The T-slots serve to uniquely identify different ink containers (column 6, lines 21 to 40). Although the protrusions 340, 342 on the sides of the container are considered as "prior art keying and guide features" in conjunction with the guide slots 440 (column 5, lines 42 to 47), there is no indication in document E2, that the T-slots might be suitable for more than uniquely identifying different containers.
In addition, the ink container has a collapsible ink reservoir 110A which is surrounded by an air pressure chamber 110B for pressurising the collapsible reservoir to deliver pressurised ink (column 4, lines 5 to 12). The Board considers that the person skilled in the art is aware that a central printing-fluid outlet disclosed in figures 3, 4, 19 of document E2 is the consequence of the need for the air pressure chamber 110B to surround the collapsible ink reservoir 110A in order to ensure that, in use, substantially all the ink can be extracted from the collapsible ink reservoir.
1.2 The subject-matter of claim 1 of the patent as granted (main request) differs from the container known from document E2 in that the printing-fluid outlet and air inlet are disposed on opposite sides of the leading surface of the printing-fluid container (features (a) and (b) of claim 1 according to the main request) and in that a first and second "recessed alignment pocket" are located in the leading surface and in the respective positions of these pockets and fluid interfaces on the leading surface (features (c) and (d) of claim 1 according to the main request). The technical effect of this claimed arrangement is that it can improve alignment of the air-interface and ink-interface (column 23, lines 2 to 6).

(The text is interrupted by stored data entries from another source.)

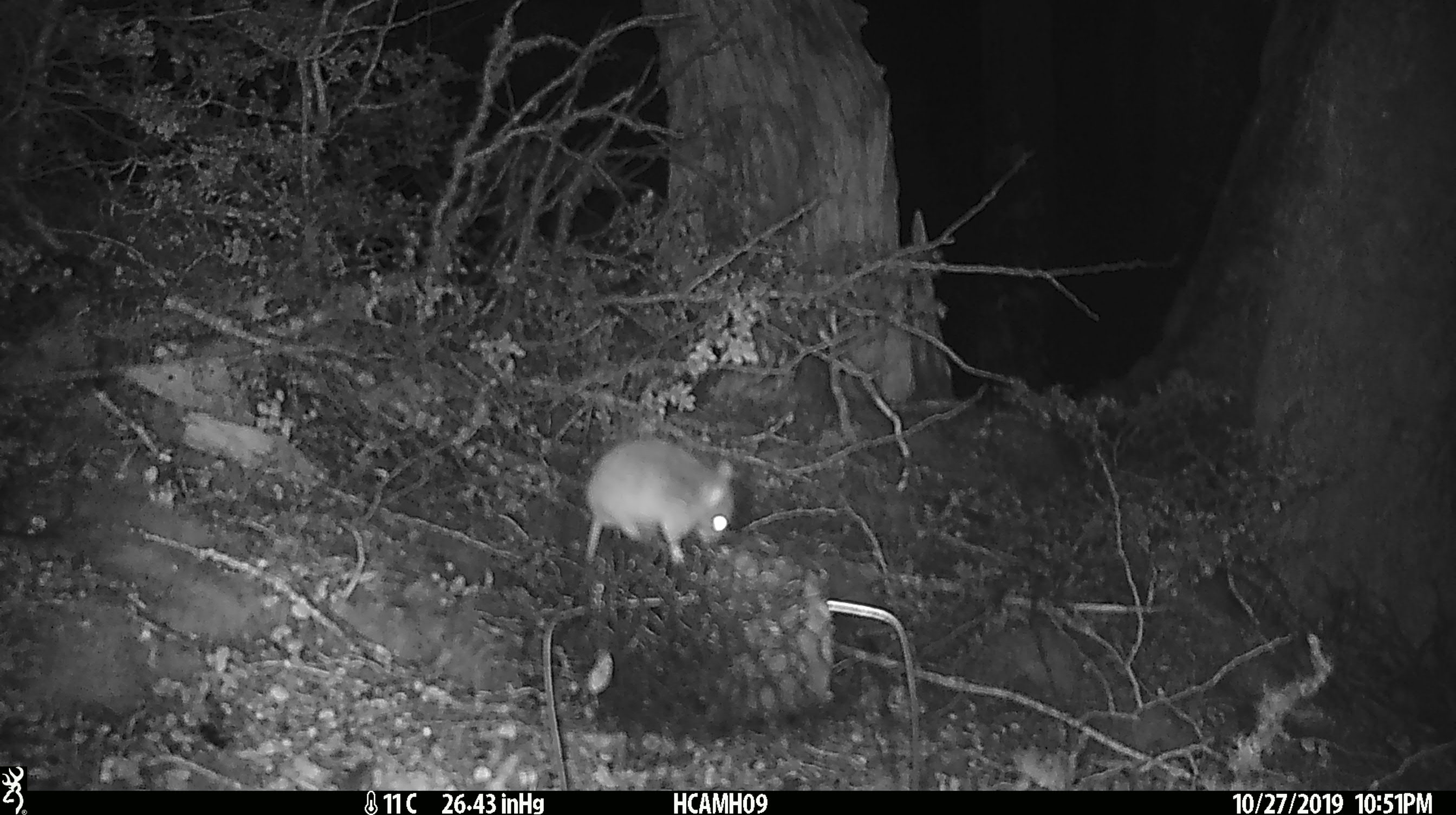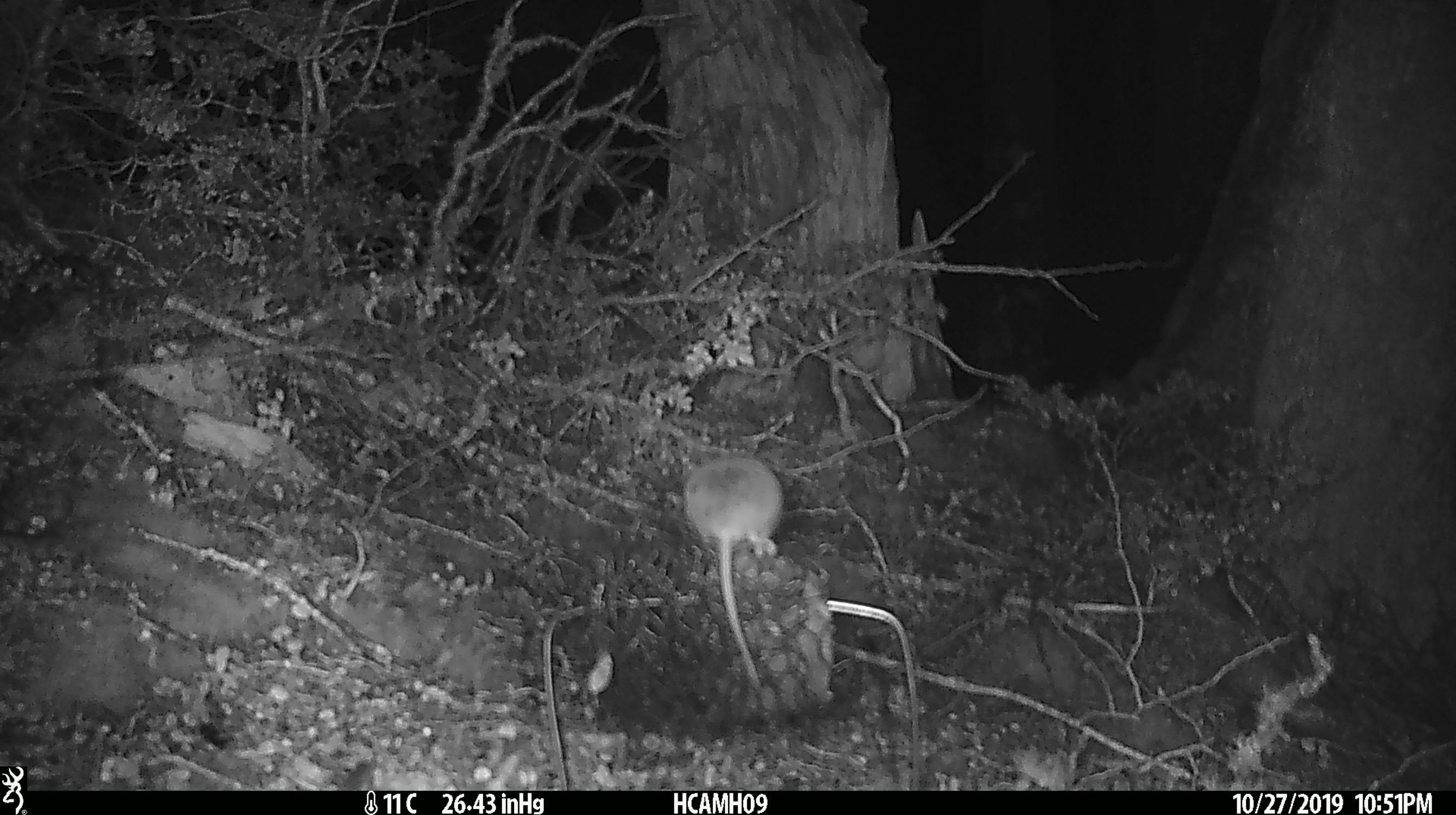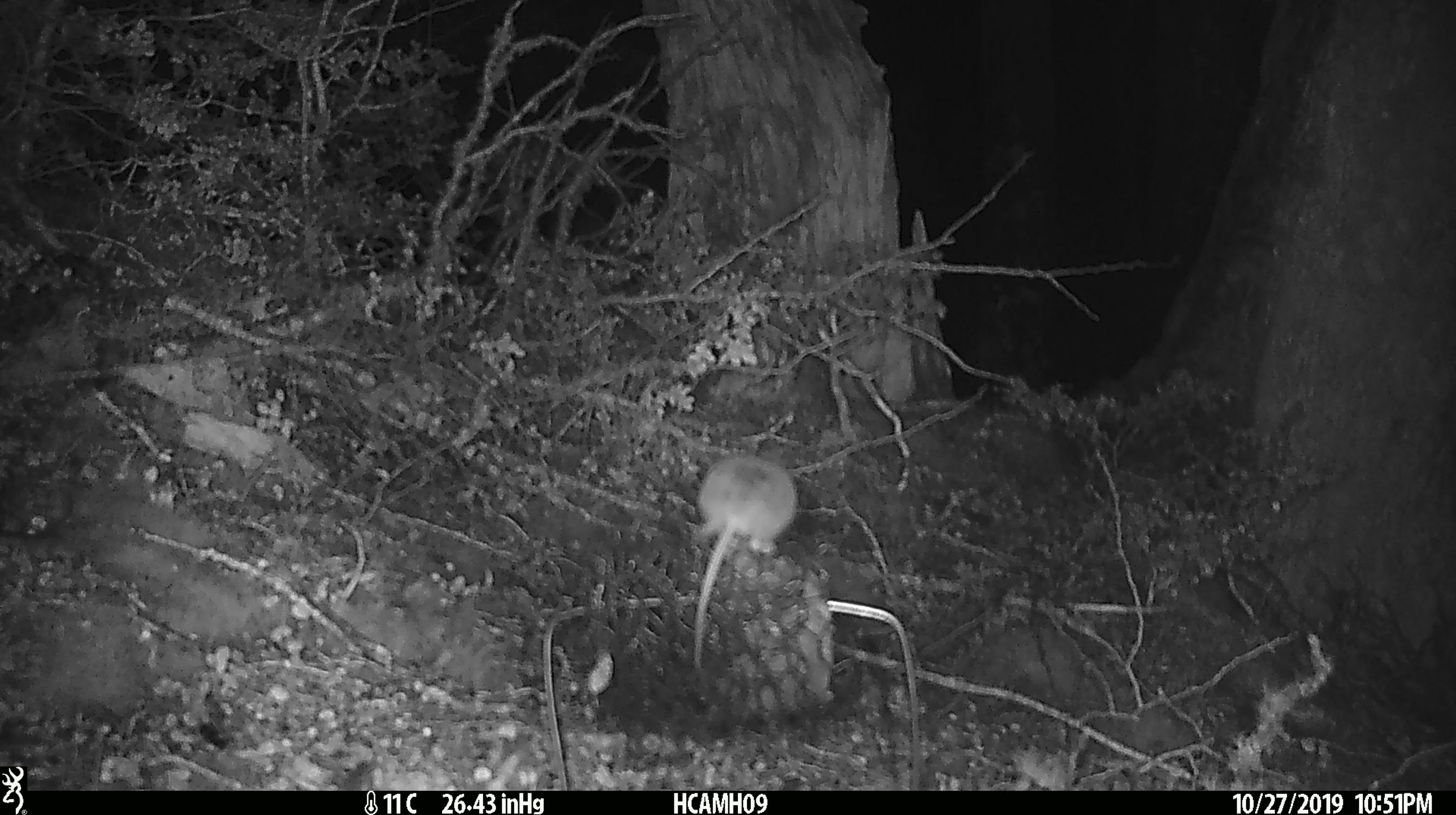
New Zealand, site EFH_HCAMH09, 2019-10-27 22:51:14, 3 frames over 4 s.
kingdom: Animalia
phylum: Chordata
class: Mammalia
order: Rodentia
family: Muridae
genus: Mus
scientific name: Mus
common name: mouse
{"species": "mouse (Mus)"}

1.3 The respondent's argument, that T-slot features of the container disclosed in document D2 also perform an alignment function, has no basis in document E2. Thus, the skilled person cannot derive from document E2 any motivation for placing two "recessed alignment pockets" on leading surface of a printing-fluid container.
A printing-fluid outlet positioned at one end of the leading surface of the printing-fluid container would not allow the collapsible ink reservoir according to document D2 to be thus surrounded by the air pressure chamber so that this aspect of the printing-fluid container would require some re-design. Therefore, the skilled person, starting from the container disclosed in document E2, would be reluctant to reposition the printing-fluid outlet at an end of the leading surface without a good reason.
Thus, a printing-fluid container arrangement in which two recessed alignment pockets are positioned between, and respectively adjacent to, respective fluid interfaces themselves positioned at opposite ends of the leading surface is not rendered obvious by the teaching of document E2. In consequence, the subject-matter of claim 1 presents an inventive step with respect to the printing-fluid container disclosed in document E2 (Article 56 EPC).
1.4 None of the other documents cited by the respondent go beyond the disclosure of document E2.
1.5 The subject-matter of claim 1 according to the main request thus involves an inventive step (Article 56 EPC).
For these reasons it is decided that:
1. The decision under appeal is set aside.
2. The case is remitted to the first instance with the order to maintain the patent as granted.